Project: Introducing Ida Copeland
Client: National Trust Trelissick House and Garden
- A CREATIVE PROJECT
In 2017 the National Trust team at Trelissick House and Garden in Cornwall were engaged in a series of creative projects that aimed to enhance the experience of visitors. The organisation also planned to mount a major celebration of the 100th anniversary of women gaining the right to vote in 1918.

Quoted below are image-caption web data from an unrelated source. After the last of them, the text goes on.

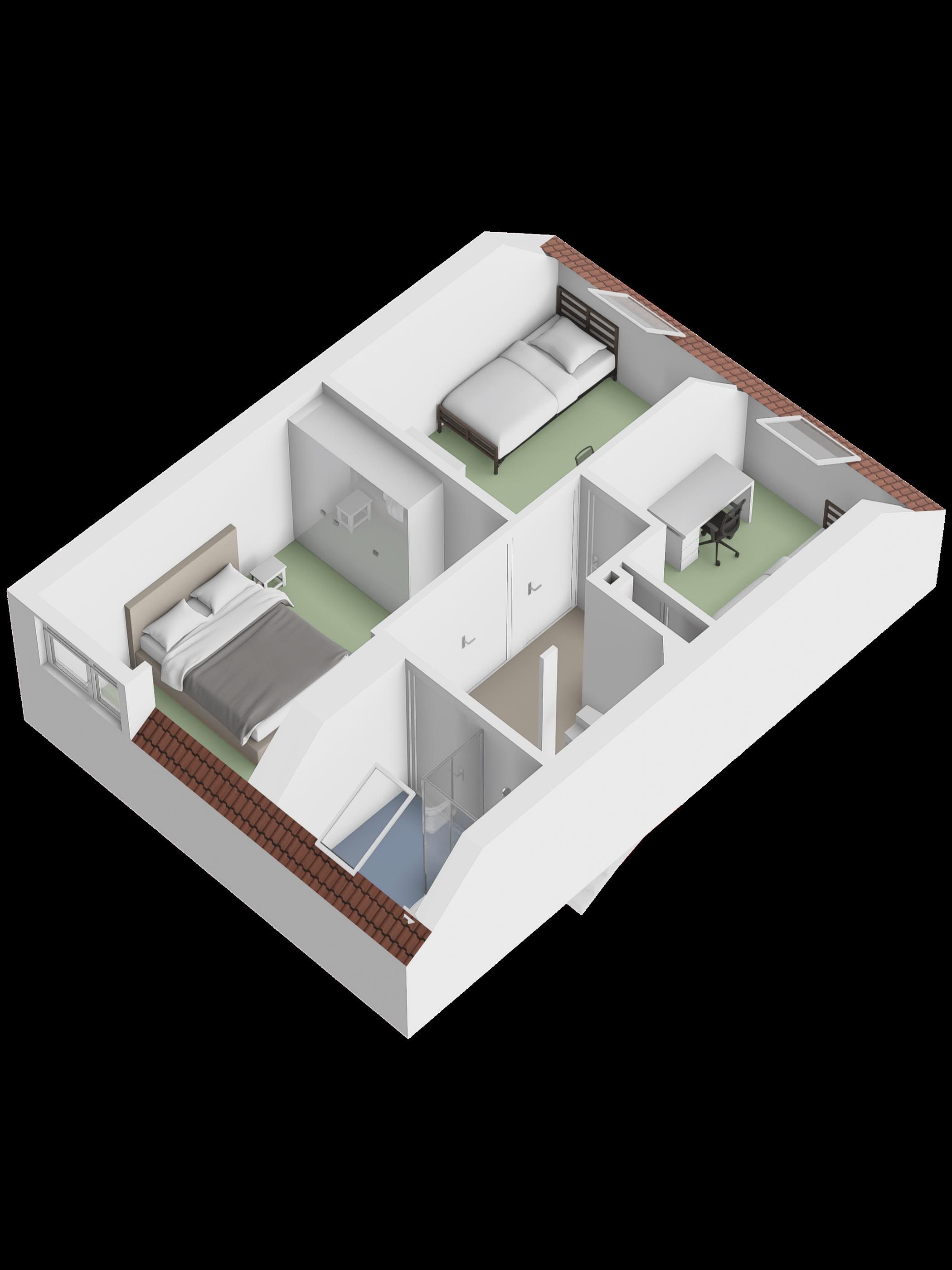 Foto 39 van Dalwagenseweg 130
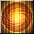 Booming Voice
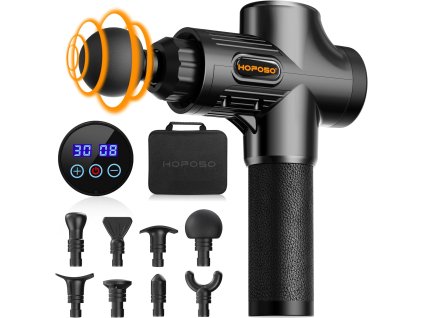 81DeoHlN7mL. AC SL1500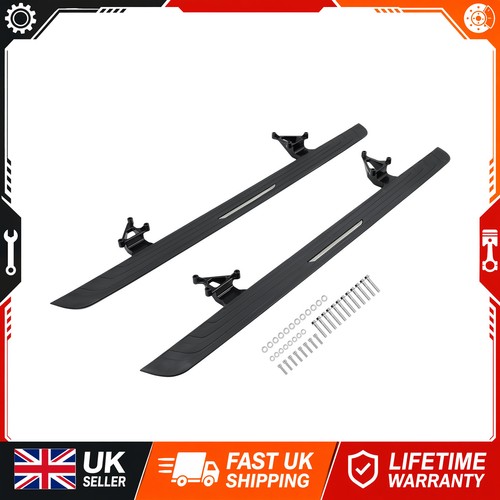 For range rover sport - for,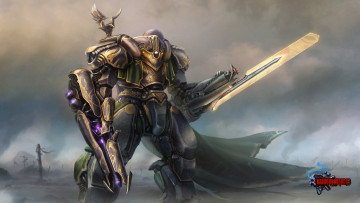 Картинка warside видео+игры -+warside игра ролевая action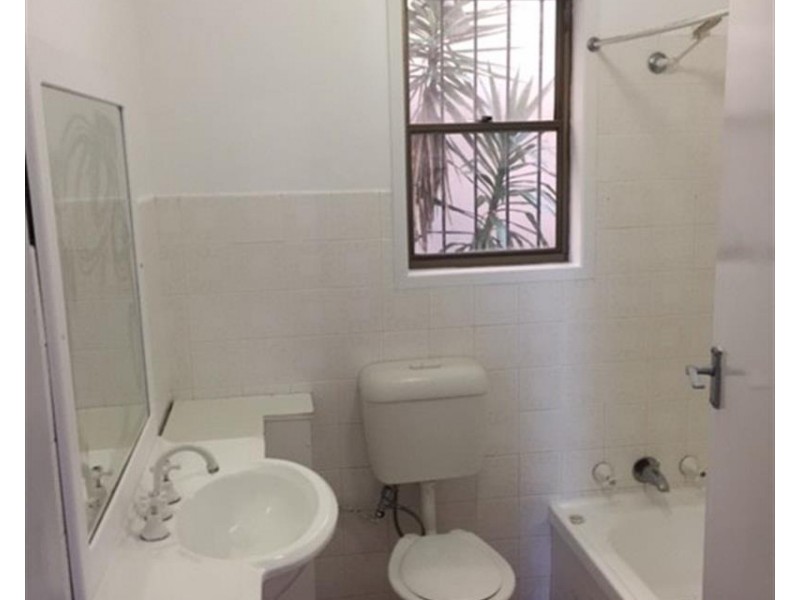 24 Athol Street, Coogee NSW 2034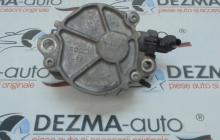 Pompa vacuum D156-2A, Citroen C4 (LC) 1.6hdi, 9HZ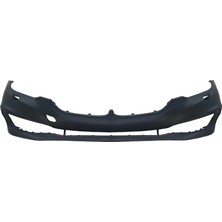 Wender Bmw Tampon G30 Ön; F.yık-Lı -Basis- 2017-20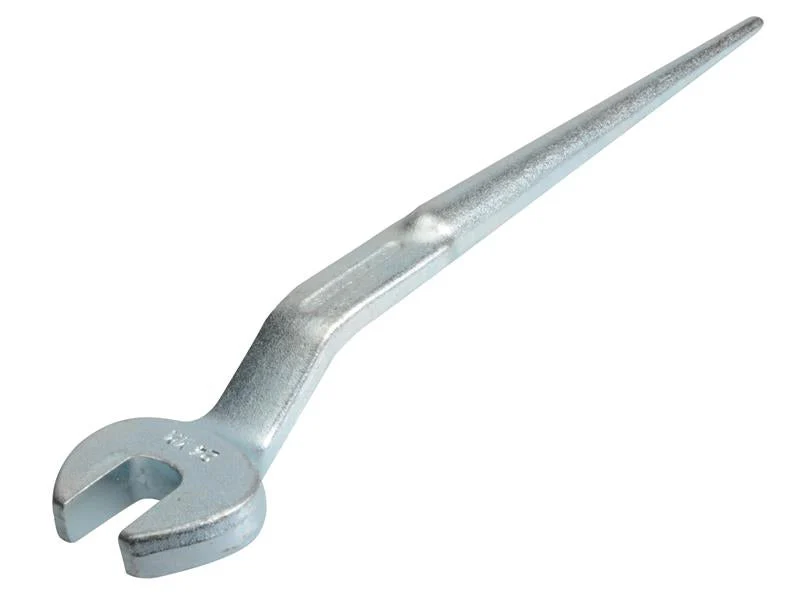 Snail  SOMB32 Open End Cranked Podger 32mm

- A DIFFERENT KIND OF RESEARCHER
To support this project Mark Pugh, an ex-journalist was commissioned to research and write a biography of Ida Copeland, the former owner of Trelissick House, who was also one of the earliest women Members of Parliament.
- NEW AND KNOWN SOURCES
The finished biography combined information from known sources with the results of new research that resolved some of the contradictions that had appeared in previously published work. The new biography highlighted the positive impact that Ida Copeland, a cousin of Florence Nightingale, had on the communities she served and on the wider world.
- INTERVIEWS
The research involved using many sources, including The National Archives, The British Newspaper Archive, Parliament Online and the Women’s Library (London School of Economics). Mark also interviewed members of the Copeland family and several significant visitors or former residents at the property including a former Polish POW who now resides in Washington DC.
- FROM THE BODLEIAN TO THE SIKORSKI MUSEUM
In addition, Mark solicited help from organisations including the Conservative Party Archive held at the Bodleian Library, Lotherton Hall in Leeds, the Anglo-Polish Society and the Polish Institute and Sikorski Museum.
- BIOGRAPHICAL REPORT
The resulting biographical report, entitled 'Introducing Ida', is now used to inform members of staff at Trelissick and the wider National Trust about the life of Ida Copeland. It was also used as the supporting document for the series of exhibitions that took place in 2018.